# What is being asked
Reproduce everything in the Bhutan democracy text from "Democracy in Bhutan" down to "the supreme authority.", word for word.

# Source text

>>>

In the early 1990s, there were rumors that the exiled family of Yangki, the late Druk Gyalpo's mistress, including an illegitimate pretender to the throne, were garnering support among conservative forces in Bhutan to return to a position of authority.
Democracy in Bhutan
Bhutan adopted democracy quite late. After 100 years of absolute monarchy, it was finally declared a constitutional monarchy in 2008 and held its first ever general election the same year The country until then had no written constitution and the monarch was the supreme authority.
King Jigme Singye Wangchuck, Bhutan’s fourth king, began the process of democratizing Bhutan when he gave up some of his absolute powers in 1998. In March 2005, he unveiled the government's new draft constitution, which introduced major democratic reforms. In December 2006 he abdicated the throne to his son, Jigme Khesar Namgyel Wangchuck, in order to give him experience as head of state before the democratic transition. The country’s first political parties were allowed to form in 2007. The constitution was put into effect in 2008. The first general election, in 2008, was contested by only two political parties, the People’s Democratic Party (PDP) led by Sangay Negdrup and the Druk Phuntshum Tshogpa (DPT) led by Jigme Y. Thinley, both of whom had served as Prime Ministers under the monarch. The first general election was held in 2008. Only two parties took part, and the royalty-linked Bhutan Peace and Prosperity Party (DPT) won. In second election, in 2013, opposition People's Democratic Party (PDP) won.

<<<

# Entries provided
>>>

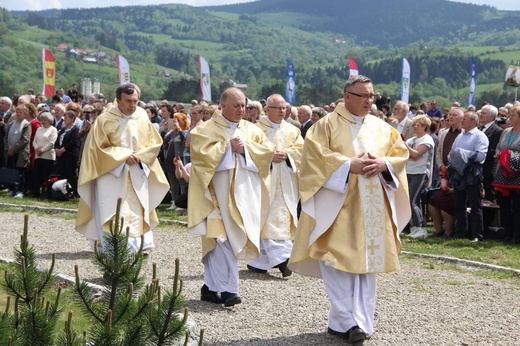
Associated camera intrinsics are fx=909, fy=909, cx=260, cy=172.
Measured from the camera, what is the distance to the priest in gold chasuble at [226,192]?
9.09m

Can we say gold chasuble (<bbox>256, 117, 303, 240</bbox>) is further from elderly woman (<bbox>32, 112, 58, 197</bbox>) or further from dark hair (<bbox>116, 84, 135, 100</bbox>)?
elderly woman (<bbox>32, 112, 58, 197</bbox>)

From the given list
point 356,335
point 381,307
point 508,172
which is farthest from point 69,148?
point 356,335

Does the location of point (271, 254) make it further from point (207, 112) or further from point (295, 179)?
point (207, 112)

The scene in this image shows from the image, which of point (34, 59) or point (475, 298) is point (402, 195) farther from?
point (34, 59)

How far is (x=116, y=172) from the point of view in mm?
10688

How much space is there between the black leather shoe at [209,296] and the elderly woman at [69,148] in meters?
9.60

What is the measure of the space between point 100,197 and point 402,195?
4.18 m

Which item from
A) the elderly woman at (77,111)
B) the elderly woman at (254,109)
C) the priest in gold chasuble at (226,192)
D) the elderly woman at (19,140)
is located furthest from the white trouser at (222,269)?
the elderly woman at (19,140)

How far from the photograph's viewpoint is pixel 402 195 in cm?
798

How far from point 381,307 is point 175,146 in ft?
27.7

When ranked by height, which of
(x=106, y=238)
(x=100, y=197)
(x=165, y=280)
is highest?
(x=106, y=238)

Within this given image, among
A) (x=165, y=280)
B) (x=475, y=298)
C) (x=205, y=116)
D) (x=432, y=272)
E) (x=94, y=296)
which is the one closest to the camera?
(x=94, y=296)

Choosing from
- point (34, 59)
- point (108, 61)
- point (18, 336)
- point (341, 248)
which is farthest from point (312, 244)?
point (108, 61)

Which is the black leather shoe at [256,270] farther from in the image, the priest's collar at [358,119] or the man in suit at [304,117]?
the man in suit at [304,117]
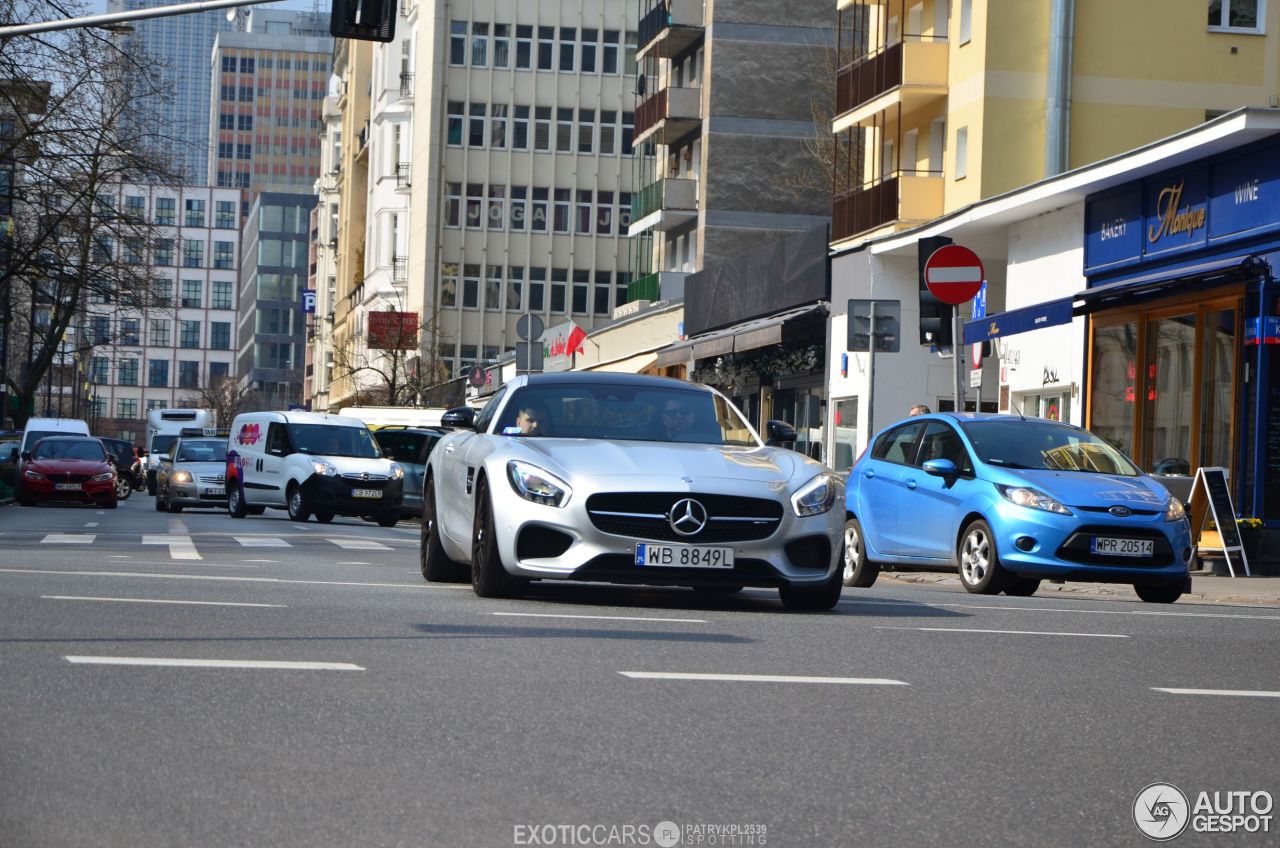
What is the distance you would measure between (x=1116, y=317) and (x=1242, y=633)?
16.2 meters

<<<

# Complete response
Democracy in Bhutan
Bhutan adopted democracy quite late. After 100 years of absolute monarchy, it was finally declared a constitutional monarchy in 2008 and held its first ever general election the same year The country until then had no written constitution and the monarch was the supreme authority.